### SOURCE TEXT
Trivia: To raise money for his rubber research, Charles Goodyear pawned all his possessions, including his children's schoolbooks. Source: Life Science Library: Giant Molecules, Herman F Mark.
Currently Reading: Development of the Space Shuttle, 1972-1981, T A Heppenheimer.
(no subject)
Date: 2005-03-06 04:17 pm (UTC)That said, the handwriting recognition lives on in OS X as Inkwell, though nobody's quite sure why, given there's not much use made of it in the OS generally.
On the few occasions these days when I actually have to write something, I'm reminded how unaccustomed to the task my paws are now, after years of getting away with tapping away on little plastic squares. Not that I mind the results - I was taught a form of script writing early on, and it stuck well. (It did grate that a later school all but insisted I learn their scheme, even when they could see I could already write, and cursively)

### Extracted data entries
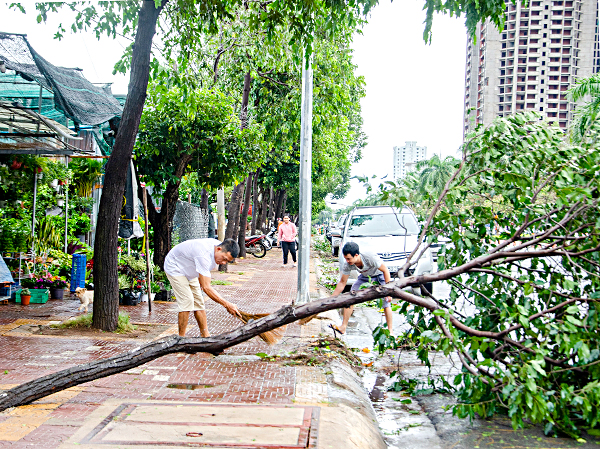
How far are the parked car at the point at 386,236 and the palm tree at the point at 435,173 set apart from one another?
17.9 feet

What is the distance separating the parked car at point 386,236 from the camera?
12266 mm

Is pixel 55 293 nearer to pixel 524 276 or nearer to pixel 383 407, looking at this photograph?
pixel 383 407

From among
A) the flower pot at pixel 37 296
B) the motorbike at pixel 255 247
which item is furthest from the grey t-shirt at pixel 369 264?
the motorbike at pixel 255 247

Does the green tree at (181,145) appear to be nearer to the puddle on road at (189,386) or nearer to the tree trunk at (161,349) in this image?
the puddle on road at (189,386)

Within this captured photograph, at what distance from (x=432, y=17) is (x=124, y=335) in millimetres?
5747

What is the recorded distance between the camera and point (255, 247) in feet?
91.1

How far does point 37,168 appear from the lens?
37.1 feet

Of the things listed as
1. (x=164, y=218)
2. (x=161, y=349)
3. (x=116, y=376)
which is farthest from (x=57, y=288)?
(x=161, y=349)

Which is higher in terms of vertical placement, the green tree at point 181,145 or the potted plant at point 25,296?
the green tree at point 181,145

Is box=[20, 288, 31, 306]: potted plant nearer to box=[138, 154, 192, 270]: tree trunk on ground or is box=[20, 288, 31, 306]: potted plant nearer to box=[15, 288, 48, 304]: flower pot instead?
box=[15, 288, 48, 304]: flower pot

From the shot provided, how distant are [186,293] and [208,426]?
115 inches

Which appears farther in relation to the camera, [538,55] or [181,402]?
[538,55]

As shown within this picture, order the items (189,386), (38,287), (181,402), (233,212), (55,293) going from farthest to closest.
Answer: (233,212) < (55,293) < (38,287) < (189,386) < (181,402)

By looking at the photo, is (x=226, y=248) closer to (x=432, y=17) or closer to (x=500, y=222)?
(x=500, y=222)
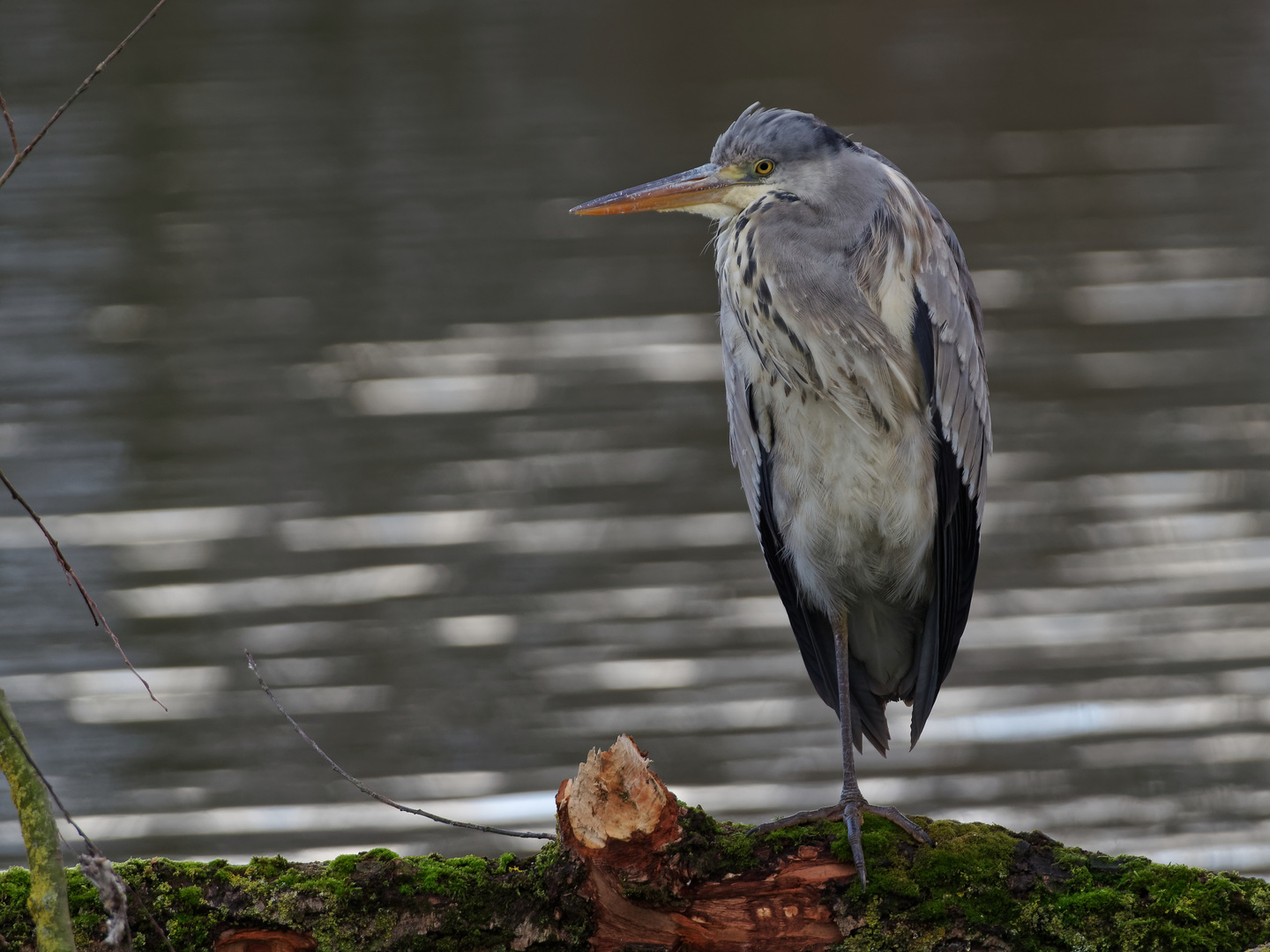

### AIM OF THE EXERCISE
In the web page excerpt, what did Charles Goodyear pawn to fund his rubber research? Rely only on the web page excerpt for your answer.

### SOLUTION TO THE PROBLEM
All his possessions, including his children's schoolbooks.